Dolor lumbar inespecífico

La mayoría de la población sufrirá en uno u otro momento de su vida dolor lumbar. La evolución del mismo es benigna en la mayoría de los casos y desaparece en unas cuatro semanas. Sin embargo, un pequeño grupo de la población (entre un 10 y 40%, según autores) sufrirá un dolor crónico. Los pacientes con dolor lumbar crónico suponen un verdadero problema económico para los países desarrollados (Waddell, 2004), de ahí la importancia de la clasificación adecuada del mismo, en aras de ofrecer un tratamiento adecuado y disminuir el gasto sanitario asociado.

Hasta un 85% de los dolores lumbares se consideran inespecíficos, puesto que es difícil o extremadamente caro, reconocer la estructura provocadora del dolor. O´Sullivan (2005), estableció una clasificación del dolor lumbar basada en:

1. Pacientes en los que una patología explicaría su dolor, que presentan una actitud antálgica y una alteración del movimiento claramente relacionada con su dolor.

2. Pacientes en los que predominan los factores psicosociales, sin una base orgánica de su dolor.
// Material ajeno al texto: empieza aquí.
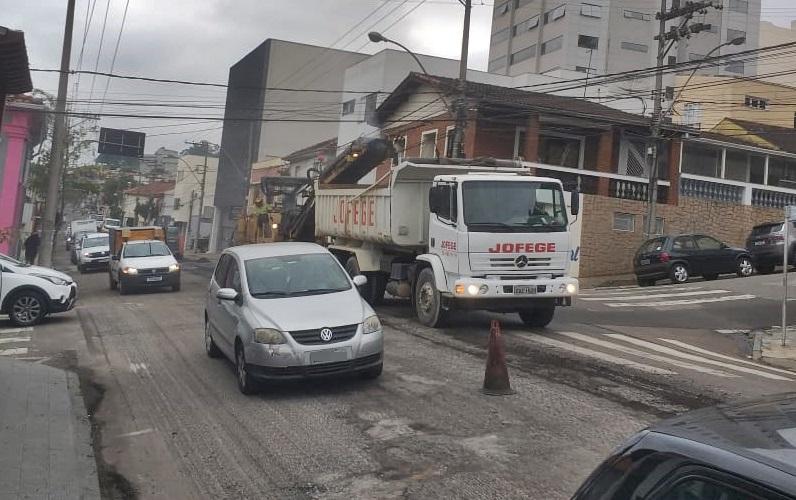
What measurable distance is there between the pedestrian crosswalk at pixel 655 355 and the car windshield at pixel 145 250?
1510 cm

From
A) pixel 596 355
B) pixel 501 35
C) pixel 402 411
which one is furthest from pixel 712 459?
pixel 501 35

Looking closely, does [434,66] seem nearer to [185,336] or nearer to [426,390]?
[185,336]

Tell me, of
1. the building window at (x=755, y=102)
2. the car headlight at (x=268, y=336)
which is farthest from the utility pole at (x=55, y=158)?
the building window at (x=755, y=102)

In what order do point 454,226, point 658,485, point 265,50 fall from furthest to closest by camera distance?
point 265,50
point 454,226
point 658,485

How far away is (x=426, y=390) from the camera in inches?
319

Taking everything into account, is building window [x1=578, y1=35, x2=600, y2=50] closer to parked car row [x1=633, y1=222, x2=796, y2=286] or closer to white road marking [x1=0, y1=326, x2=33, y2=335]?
parked car row [x1=633, y1=222, x2=796, y2=286]

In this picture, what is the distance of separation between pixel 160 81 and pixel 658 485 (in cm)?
2509

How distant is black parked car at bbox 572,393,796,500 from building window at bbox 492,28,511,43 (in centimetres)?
7729

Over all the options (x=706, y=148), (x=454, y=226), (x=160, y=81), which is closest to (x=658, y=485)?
(x=454, y=226)

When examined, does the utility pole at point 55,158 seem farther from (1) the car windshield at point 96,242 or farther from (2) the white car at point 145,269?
(1) the car windshield at point 96,242

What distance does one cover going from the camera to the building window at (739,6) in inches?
2692

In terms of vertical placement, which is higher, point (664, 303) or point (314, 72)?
point (314, 72)

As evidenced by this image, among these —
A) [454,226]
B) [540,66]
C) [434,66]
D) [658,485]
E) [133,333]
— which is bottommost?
[133,333]

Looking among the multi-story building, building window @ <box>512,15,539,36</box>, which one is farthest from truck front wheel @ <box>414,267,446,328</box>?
building window @ <box>512,15,539,36</box>
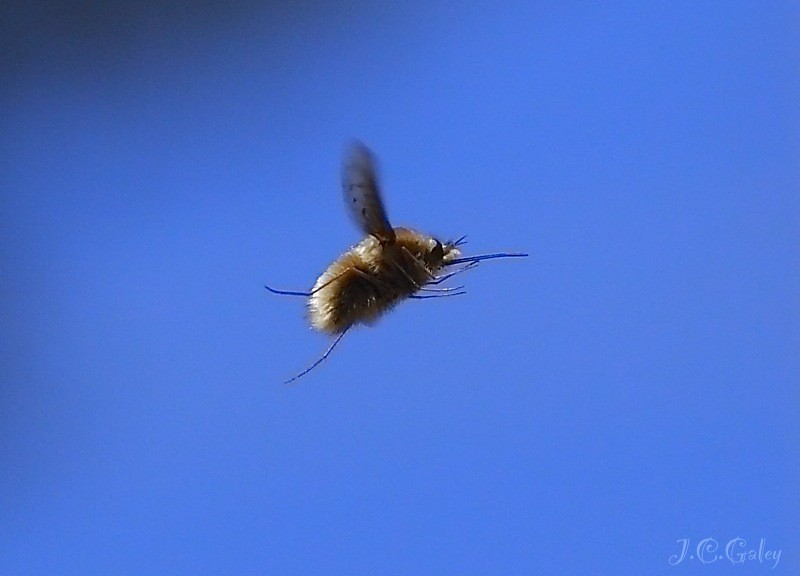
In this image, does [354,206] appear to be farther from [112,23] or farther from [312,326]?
[112,23]

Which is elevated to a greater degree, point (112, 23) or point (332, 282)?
point (112, 23)

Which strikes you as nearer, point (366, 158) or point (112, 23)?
point (366, 158)

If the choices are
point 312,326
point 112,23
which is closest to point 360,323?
point 312,326
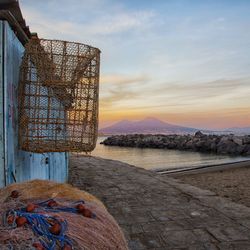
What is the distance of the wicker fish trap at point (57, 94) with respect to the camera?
4.15 metres

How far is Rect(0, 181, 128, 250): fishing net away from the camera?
182 centimetres

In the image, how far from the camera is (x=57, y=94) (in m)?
4.23

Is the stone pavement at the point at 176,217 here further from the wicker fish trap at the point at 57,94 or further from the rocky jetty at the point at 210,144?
the rocky jetty at the point at 210,144

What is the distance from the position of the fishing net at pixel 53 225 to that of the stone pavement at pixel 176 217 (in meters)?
2.46

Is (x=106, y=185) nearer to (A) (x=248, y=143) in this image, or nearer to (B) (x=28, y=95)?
(B) (x=28, y=95)

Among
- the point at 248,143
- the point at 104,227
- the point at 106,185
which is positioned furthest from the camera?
the point at 248,143

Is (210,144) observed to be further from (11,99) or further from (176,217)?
(11,99)

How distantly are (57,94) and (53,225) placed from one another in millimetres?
2527

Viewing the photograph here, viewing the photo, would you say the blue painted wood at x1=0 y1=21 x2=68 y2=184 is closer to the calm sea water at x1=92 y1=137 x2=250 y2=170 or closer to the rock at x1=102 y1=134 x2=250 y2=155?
the calm sea water at x1=92 y1=137 x2=250 y2=170

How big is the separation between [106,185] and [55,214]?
8186mm

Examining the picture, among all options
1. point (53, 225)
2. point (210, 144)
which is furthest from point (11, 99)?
point (210, 144)

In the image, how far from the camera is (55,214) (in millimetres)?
2033

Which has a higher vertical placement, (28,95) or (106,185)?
(28,95)

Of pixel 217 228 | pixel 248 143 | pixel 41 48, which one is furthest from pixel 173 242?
pixel 248 143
Presentan un dolor desproporcionado al estímulo recibido y sin demasiada lógica o reproductibilidad durante las actividades provocadoras.

3. Por último, un grupo en el que las estrategias erróneas de afrontamiento se asocian con alteraciones del movimiento, caracterizado por un comportamiento de evitación y en el que destaca una reducción de la movilidad en la dirección del dolor y un aumento de la presión articular como consecuencia de una rigidez muscular protectora, o bien con alteraciones del control motor, caracterizado por una inestabilidad articular en la dirección del dolor, que conlleva la aparición de un movimiento provocador del que el paciente es inconsciente (por ejemplo, hiperflexión lumbar durante la flexión de columna debido a la inestabilidad anterior del segmento concreto).
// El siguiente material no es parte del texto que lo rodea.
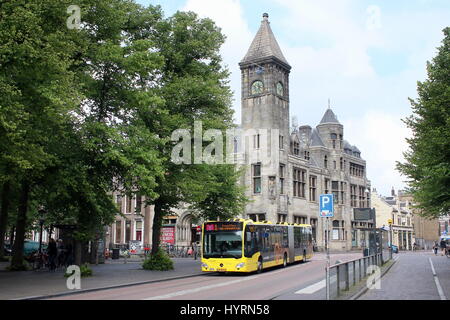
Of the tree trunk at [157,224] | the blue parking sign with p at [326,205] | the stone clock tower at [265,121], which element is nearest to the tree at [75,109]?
the tree trunk at [157,224]

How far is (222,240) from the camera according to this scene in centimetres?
2577

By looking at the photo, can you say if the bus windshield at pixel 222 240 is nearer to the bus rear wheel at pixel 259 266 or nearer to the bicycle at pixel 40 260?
the bus rear wheel at pixel 259 266

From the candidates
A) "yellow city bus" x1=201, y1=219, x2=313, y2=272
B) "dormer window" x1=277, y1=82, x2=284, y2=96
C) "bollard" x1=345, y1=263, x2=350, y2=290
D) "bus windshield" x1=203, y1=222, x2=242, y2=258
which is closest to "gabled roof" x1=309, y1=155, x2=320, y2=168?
"dormer window" x1=277, y1=82, x2=284, y2=96

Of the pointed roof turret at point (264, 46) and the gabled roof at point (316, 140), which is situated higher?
the pointed roof turret at point (264, 46)

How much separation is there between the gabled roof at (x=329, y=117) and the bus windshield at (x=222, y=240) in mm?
47308

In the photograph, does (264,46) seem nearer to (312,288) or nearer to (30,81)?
(30,81)

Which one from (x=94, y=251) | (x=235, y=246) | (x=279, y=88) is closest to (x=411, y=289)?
(x=235, y=246)

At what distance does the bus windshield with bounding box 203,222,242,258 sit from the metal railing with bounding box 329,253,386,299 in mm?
6873

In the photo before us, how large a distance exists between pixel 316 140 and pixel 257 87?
15.9 meters

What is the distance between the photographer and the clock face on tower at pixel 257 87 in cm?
5586

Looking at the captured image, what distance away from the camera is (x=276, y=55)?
56469mm
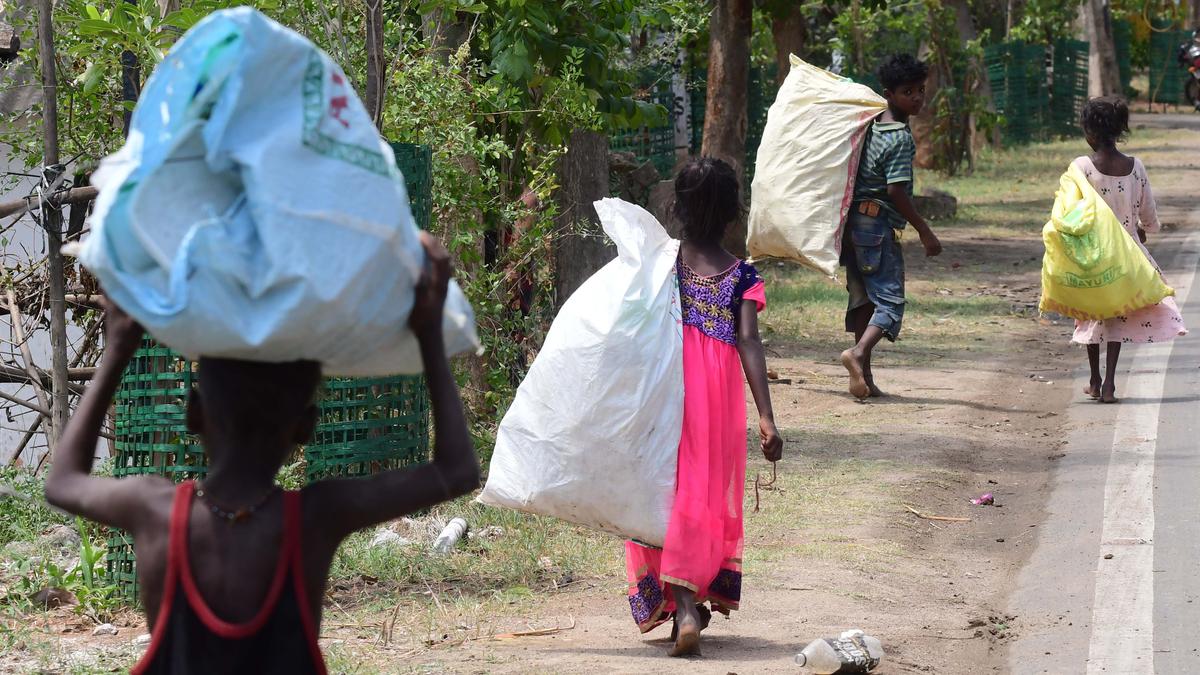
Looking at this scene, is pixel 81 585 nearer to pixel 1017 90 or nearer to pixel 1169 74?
pixel 1017 90

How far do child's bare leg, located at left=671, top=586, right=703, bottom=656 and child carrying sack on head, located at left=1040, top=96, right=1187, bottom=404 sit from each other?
4.65 metres

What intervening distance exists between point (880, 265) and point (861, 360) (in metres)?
0.58

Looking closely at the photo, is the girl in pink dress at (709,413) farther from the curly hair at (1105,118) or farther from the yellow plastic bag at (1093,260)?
the curly hair at (1105,118)

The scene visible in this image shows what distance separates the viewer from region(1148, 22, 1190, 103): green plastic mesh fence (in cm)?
3928

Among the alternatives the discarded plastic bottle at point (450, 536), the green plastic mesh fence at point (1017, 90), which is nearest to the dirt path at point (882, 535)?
the discarded plastic bottle at point (450, 536)

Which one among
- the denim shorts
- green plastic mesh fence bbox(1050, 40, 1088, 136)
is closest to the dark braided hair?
the denim shorts

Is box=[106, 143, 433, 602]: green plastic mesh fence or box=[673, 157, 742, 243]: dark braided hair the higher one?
box=[673, 157, 742, 243]: dark braided hair

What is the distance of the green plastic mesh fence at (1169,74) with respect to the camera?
129ft

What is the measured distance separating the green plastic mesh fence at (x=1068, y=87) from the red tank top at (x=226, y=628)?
30.6 metres

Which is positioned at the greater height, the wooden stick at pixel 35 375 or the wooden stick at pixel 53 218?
the wooden stick at pixel 53 218

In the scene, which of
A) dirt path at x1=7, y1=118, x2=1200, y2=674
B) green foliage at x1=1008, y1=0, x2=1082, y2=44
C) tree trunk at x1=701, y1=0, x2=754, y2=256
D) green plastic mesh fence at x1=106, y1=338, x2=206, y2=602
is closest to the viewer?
dirt path at x1=7, y1=118, x2=1200, y2=674

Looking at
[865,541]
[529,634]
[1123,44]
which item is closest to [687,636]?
[529,634]

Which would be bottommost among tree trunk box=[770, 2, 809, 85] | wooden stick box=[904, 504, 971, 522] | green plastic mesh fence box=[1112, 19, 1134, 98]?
wooden stick box=[904, 504, 971, 522]

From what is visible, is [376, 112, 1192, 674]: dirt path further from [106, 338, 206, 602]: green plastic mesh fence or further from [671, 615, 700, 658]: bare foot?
[106, 338, 206, 602]: green plastic mesh fence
Lógicamente, el tratamiento en uno u otro caso será distinto, atendiendo a la patología subyacente, factores psicológicos o sociales, pero también a las disfunciones del movimiento, proponiendo un programa encaminado a aumentar la movilidad o estabilidad según las necesidades del paciente, y el afrontamiento del miedo al movimiento.

Posteriormente, Dankaerts y O´Sullivan (2011) observaron que esta clasificación basada en los mecanismos tiene una buena fiabilidad interexaminador, por lo que parece puede ser útil clínicamente. ¿Qué opináis al respecto? Si os interesa, en julio tenemos un curso en Valencia.
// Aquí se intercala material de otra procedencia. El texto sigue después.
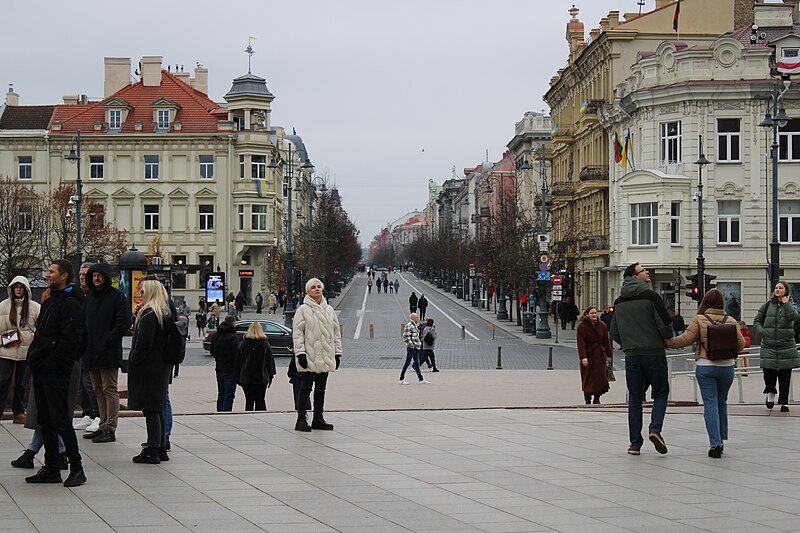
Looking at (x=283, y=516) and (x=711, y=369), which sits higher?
(x=711, y=369)

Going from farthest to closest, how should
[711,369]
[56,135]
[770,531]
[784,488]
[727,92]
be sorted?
[56,135] → [727,92] → [711,369] → [784,488] → [770,531]

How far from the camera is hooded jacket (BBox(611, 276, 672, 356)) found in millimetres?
11805

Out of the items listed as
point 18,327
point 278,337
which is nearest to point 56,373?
point 18,327

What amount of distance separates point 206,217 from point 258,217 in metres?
3.51

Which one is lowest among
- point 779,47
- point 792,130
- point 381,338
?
point 381,338

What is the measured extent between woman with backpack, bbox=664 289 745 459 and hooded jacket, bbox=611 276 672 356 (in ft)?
0.53

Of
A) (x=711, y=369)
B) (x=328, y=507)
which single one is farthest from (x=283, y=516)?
(x=711, y=369)

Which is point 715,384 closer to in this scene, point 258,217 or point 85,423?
point 85,423

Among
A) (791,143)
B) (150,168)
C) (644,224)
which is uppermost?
(150,168)

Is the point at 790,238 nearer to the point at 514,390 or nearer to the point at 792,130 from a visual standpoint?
the point at 792,130

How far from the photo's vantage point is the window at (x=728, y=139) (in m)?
47.5

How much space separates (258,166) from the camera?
7862 cm

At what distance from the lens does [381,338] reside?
5088cm

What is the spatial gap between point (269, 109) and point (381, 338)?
32380mm
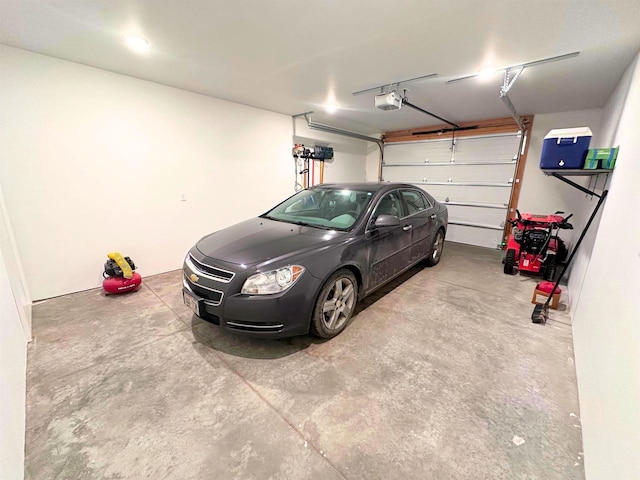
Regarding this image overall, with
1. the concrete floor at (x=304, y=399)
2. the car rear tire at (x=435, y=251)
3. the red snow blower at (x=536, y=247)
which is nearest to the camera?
the concrete floor at (x=304, y=399)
Dankaerts W, O´Sullivan P. The validity of O’Sullivan’s classification system (CS) for a sub-group of NS-CLBP with motor control impairment (MCI): Overview of a series of studies and review of the literature. Manual Therapy 2011;16

O’Sullivan P. Diagnosis and classification of chronic low back pain disorders: maladaptive movement and motor control impairments as underlying mechanism. Manual Therapy 2005;10(4):242e55.

Croft P, Macfarlane G, Papageorgiou A, Thomas E, Silman A, Thomas W, Silman A. British Medical Journal 1998;2(May): 1356–9.

Dillingham T. Evaluation and management of low backpain: and overview. State of the Art Reviews 1995;9(3):559–74.

Waddell G. The back pain revolution. 2nd ed. Edinburgh: Churchill Livingstone; 2004.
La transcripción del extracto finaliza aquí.